Worked on the profcomff/dwh-pipelines repository to automate and enhance data workflows supporting timetabling and union member management. Developed Airflow DAGs in Python and SQL to synchronize lecturer data from the data warehouse to the timetable API, automate user and union member joins, and improve data freshness while reducing manual reconciliation. Enhanced observability by adding logging to track processed records and restored critical data-fetching logic to ensure data completeness. Addressed bugs related to variable naming, authorization formatting, and dataset references, resulting in more reliable and maintainable ETL pipelines. Demonstrated strengths in API integration, Airflow orchestration, and robust data engineering practices.
September 2025 monthly summary: Strengthened the profcomff/dwh-pipelines data workflow by enhancing observability for the union_member_download pipeline and restoring critical data-fetching behavior. These changes improve monitoring, data completeness checks, and pipeline reliability, contributing to faster issue diagnosis and higher trust in data deliveries.
September 2025 monthly summary: Strengthened the profcomff/dwh-pipelines data workflow by enhancing observability for the union_member_download pipeline and restoring critical data-fetching behavior. These changes improve monitoring, data completeness checks, and pipeline reliability, contributing to faster issue diagnosis and higher trust in data deliveries.
December 2024 monthly summary for profcomff/dwh-pipelines: Delivered a new Airflow DAG that joins DWH_USER_INFO.info with STG_UNION_MEMBER.union_member to create DM_USER.union_member_join, with upsert on full_name on conflicts. Implemented dataset reference corrections and formatting improvements to ensure trigger correctness and readability. Fixed a bug in the DAG dataset reference to ensure correct STG_UNION_MEMBER.union_member reference and trigger behavior. These changes improve data freshness, accuracy of user data joins, and maintainability of the pipeline.

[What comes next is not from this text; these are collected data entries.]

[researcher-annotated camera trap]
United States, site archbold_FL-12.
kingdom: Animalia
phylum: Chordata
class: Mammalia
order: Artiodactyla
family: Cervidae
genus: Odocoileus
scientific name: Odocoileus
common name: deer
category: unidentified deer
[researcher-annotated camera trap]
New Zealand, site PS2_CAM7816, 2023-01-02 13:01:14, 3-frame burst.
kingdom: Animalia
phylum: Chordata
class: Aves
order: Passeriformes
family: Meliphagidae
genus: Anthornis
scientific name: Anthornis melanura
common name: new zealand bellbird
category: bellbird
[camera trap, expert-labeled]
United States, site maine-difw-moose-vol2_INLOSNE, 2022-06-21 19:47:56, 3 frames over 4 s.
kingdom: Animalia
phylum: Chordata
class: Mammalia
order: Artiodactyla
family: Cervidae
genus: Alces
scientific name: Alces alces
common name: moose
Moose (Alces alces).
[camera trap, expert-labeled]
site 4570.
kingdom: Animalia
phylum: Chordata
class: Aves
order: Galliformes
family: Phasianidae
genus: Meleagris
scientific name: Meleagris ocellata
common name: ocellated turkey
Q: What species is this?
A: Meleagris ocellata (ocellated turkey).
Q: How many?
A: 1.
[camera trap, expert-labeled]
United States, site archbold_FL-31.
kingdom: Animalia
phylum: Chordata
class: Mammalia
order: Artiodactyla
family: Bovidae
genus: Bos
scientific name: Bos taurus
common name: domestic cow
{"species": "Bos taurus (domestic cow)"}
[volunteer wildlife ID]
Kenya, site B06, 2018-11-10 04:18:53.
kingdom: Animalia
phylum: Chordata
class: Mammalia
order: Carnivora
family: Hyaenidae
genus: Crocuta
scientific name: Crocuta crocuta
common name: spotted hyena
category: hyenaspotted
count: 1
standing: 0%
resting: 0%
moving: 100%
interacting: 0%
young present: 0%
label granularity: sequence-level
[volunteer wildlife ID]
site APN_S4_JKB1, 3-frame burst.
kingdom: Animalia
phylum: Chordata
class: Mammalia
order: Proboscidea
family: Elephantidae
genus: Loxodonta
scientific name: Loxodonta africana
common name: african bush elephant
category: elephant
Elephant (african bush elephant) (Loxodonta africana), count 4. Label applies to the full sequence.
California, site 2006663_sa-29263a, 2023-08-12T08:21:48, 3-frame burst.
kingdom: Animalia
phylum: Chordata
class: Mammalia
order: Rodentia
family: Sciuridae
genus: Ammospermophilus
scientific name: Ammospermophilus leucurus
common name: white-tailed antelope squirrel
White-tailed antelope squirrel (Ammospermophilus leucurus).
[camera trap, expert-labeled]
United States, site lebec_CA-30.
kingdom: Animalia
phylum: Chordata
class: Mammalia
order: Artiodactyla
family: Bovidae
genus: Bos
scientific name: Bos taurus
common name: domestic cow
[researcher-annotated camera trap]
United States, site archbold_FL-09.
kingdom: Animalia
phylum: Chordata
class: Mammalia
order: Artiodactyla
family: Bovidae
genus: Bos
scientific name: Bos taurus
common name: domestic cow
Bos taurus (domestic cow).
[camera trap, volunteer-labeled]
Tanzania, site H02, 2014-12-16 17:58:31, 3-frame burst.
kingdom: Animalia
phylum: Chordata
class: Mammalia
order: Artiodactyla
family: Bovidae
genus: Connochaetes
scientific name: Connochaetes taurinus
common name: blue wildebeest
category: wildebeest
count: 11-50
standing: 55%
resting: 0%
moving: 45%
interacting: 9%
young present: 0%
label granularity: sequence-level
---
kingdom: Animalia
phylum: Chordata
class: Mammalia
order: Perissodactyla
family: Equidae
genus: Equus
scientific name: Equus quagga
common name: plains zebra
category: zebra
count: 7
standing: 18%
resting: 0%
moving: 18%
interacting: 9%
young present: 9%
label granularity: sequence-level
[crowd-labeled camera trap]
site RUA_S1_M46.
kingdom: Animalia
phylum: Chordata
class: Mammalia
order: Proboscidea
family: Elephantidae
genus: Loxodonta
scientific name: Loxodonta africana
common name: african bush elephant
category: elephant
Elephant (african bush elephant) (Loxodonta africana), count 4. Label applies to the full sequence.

December 2024 monthly summary for profcomff/dwh-pipelines: Delivered a new Airflow DAG that joins DWH_USER_INFO.info with STG_UNION_MEMBER.union_member to create DM_USER.union_member_join, with upsert on full_name on conflicts. Implemented dataset reference corrections and formatting improvements to ensure trigger correctness and readability. Fixed a bug in the DAG dataset reference to ensure correct STG_UNION_MEMBER.union_member reference and trigger behavior. These changes improve data freshness, accuracy of user data joins, and maintainability of the pipeline.
November 2024: Focused on delivering automated lecturer data synchronization from the data warehouse to the timetable API via Airflow, and stabilizing the send_lecturers flow. Delivered measurable business value through automated data transfer, improved data freshness for timetabling, and reduced manual effort in data reconciliation.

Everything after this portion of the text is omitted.